Acoustic impedance characterization of sub-millimeter orifices exposed to grazing and grazing-bias flow

Abstract

This paper characterizes the linear flow-acoustic impedance of circular sub-millimeter orifices exposed to a grazing and grazing-bias flow configuration using a multi-microphone three-port measurement framework. Measurements are performed for fully developed turbulent flows and the static aerodynamic pressure difference over the perforated plate is monitored and controlled. By counteracting any static pressure difference over the perforations, the effect of a purely grazing flow is studied and quantified using existing scaling laws. The increase in perforation resistance is observed to scale with Mach number, whereas a frequency dependent skin friction velocity correlation is seen to better fit the decreasing trend in equivalent length.
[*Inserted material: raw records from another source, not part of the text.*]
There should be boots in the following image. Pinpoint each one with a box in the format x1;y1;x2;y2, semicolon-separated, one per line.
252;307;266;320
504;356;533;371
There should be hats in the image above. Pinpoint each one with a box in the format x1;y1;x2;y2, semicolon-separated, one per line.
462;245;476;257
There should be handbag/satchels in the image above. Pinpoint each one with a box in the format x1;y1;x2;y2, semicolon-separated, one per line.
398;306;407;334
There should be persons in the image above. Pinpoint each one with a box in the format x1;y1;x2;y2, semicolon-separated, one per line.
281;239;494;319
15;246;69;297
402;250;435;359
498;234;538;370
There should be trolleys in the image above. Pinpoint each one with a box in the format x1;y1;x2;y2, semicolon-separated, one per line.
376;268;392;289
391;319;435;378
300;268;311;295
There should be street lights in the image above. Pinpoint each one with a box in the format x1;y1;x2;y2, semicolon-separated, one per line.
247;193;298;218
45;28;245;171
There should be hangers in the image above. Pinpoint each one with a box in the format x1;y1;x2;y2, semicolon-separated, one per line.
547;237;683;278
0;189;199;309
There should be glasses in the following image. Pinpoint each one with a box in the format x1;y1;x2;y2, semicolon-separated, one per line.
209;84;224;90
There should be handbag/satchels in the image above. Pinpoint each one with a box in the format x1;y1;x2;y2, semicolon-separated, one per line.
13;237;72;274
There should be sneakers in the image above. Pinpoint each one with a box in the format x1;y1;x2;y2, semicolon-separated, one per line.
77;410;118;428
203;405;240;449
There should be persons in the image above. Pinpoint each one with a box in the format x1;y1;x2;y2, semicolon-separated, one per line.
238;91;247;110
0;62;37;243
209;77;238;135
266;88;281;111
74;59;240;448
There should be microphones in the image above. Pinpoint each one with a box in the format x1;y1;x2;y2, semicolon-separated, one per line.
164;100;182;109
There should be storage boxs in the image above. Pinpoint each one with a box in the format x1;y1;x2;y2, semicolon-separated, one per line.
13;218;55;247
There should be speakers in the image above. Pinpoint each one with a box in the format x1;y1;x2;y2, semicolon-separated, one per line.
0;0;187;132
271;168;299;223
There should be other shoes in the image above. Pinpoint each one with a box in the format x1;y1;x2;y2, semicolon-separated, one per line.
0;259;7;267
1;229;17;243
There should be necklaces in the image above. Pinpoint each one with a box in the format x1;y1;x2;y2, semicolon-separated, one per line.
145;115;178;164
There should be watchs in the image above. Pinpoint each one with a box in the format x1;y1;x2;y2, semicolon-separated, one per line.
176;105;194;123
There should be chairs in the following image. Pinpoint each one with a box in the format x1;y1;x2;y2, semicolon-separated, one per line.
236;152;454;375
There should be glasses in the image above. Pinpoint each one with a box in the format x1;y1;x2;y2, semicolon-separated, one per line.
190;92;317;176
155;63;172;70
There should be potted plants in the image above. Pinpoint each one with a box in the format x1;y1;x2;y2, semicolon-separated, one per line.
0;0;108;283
However, for both impedance variables, the coefficients of the empirical macro-perforated models are revisited to match the measured data for sub-millimeter dimensions. In a grazing-bias flow configuration, the bias flow component is seen to dominate the perforation’s acoustic behavior for pressure differences larger than $100\text{Pa}$. Furthermore, a pressure difference as low as $25\text{Pa}$ is observed to already significantly increase the resistance and decrease the equivalent length compared to the purely grazing flow situation and results in a different frequency dependency with respect to the orientation of the bias flow component. A such, the pressure difference over the perforations also becomes an important parameter to monitor in grazing flow measurements, especially for perforated plates with sub-millimeter dimensions and low percentage of open area.